Yes, I’ve seen their medical records. You broke Dr. Meyers’s nose and knocked out two of Dr. Stewart’s teeth.
I’m not a big fan of Paxeon flunkies. I think you and I will get along fine.
Just to be clear—I work for Paxeon as much as any of your former therapists did. As of last week, I’m a full-time Paxeon employee—Dr. Corbin insisted that I clear my very busy practice and focus only on you.
(laughter) You’re no Paxeon flunky. You’re not smug enough, and—no offense—your clothes aren’t expensive enough. That’s why I’m worried about you. Dr. Corbin doesn’t strike me as someone who tolerates a lot of leftovers. Look. If you’re determined to stick around, at the very least upload your notes to one of the Swedish platforms. You know, where they’ll publish your blog if you don’t log in for a certain number of days. Just give Paxeon a reason to keep you alive. That’s all I’m saying.
Dr. Corbin has no intention of hurting me, nor of hurting you. On the contrary, she worked very hard to find a therapist she thought could help you. Why would she bring me here to focus exclusively on you if she had any interest in harming you?
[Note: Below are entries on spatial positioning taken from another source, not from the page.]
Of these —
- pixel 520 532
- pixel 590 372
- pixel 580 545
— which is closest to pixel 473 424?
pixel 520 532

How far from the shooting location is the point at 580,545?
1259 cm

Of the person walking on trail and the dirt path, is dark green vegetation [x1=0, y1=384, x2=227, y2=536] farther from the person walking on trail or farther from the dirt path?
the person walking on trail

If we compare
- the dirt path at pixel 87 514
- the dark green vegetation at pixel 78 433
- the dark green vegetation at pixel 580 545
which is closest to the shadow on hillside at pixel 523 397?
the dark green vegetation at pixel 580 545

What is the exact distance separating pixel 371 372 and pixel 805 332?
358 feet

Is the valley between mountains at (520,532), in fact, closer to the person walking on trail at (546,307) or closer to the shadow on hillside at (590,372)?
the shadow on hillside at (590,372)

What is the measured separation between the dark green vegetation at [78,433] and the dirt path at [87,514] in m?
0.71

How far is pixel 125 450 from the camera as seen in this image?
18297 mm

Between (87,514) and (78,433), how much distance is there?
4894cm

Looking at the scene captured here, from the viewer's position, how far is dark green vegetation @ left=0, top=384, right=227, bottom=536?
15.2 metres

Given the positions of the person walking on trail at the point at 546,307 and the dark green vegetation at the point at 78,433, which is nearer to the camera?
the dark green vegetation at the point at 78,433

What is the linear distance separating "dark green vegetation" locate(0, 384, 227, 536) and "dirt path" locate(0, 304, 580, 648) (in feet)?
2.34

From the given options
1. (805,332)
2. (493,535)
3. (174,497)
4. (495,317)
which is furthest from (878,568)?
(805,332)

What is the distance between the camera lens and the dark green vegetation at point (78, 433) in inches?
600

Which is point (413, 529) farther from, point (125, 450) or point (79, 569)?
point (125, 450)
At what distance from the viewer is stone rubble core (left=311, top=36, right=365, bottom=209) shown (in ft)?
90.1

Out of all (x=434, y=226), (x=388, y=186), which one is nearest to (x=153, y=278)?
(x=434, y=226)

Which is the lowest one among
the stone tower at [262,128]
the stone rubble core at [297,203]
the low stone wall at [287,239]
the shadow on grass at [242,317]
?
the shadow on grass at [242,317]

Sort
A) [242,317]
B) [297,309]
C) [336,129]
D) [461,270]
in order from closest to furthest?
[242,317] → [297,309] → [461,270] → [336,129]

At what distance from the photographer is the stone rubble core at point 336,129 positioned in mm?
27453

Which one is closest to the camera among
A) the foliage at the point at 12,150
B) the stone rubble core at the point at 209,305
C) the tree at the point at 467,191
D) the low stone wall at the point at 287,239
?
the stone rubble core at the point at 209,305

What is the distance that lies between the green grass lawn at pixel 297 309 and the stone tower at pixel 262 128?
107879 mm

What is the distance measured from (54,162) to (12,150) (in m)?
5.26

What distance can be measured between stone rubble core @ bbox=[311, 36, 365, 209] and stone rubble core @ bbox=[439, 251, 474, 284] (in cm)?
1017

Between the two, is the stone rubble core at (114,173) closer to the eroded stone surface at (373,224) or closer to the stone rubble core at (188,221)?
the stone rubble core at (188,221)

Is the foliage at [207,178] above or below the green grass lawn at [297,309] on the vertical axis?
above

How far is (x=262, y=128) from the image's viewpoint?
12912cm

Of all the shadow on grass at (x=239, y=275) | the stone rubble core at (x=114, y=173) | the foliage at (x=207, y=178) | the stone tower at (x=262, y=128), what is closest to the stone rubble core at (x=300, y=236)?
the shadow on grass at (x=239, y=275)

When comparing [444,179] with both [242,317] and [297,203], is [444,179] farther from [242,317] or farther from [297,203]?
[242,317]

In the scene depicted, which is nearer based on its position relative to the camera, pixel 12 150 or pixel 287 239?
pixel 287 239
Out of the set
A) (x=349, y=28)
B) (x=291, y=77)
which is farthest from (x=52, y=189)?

Huh. Gee. She must be a saint after all. (laughter) Sorry. Sorry. I’m just imagining nuns lighting candles in front of a picture of Dr. Corbin’s evil little face. You know—like one of those paintings where the saint’s face has a halo behind it. Saint Patricia of the gigantic bank account.
Hmm. At any rate—i
f you agree, we’ll be meeting twice a day for at least the next month. Dr. Corbin feels very responsible for your condition, and is sparing no cost to—
(Note—Subject lapsed into hysterical laughter, so much so that I was on the verge of summoning orderlies when she began to calm down.)
Oh my God. I really can’t tell—is it the drugs or are you the funniest man I’ve ever met? If it’s the drugs, I totally get why people abuse this stuff. Of course Corbin feels responsible! She is responsible for my condition.
So you blame Dr. Corbin for your current situation?
Obviously I blame Dr. Corbin. And, hey, you want to know one reason why Corbin was so keen to find me a therapist I would talk to?
Yes, I do.
Like I told you, I have everything set to be posted online December 4. Tomorrow. All the journal entries that I wrote—the real journal entries, I mean—not the edited crap that I sent Corbin. Plus all the Department memos I stole … everything is going to be posted. Corbin must be desperate to keep that from happening. That’s why she hired you. To pry the password out of me before it’s too late.
I see. You believe Dr. Corbin wants me to insinuate myself into your good graces in the interests of stopping your information from being posted on the Internet.
Exactly.
Which is set to happen tomorrow, correct? So she thought I could somehow divine your password in two days or less?
I didn’t tell her exactly when I’d set it to go live. Just early December sometime.
All right. Let me propose an experiment. Don’t tell me your password. Let’s see what happens tomorrow. If I come back and we continue our conversation as usual, even with your information up on the Internet, then perhaps we can agree that you’ve misjudged Dr. Corbin’s intentions.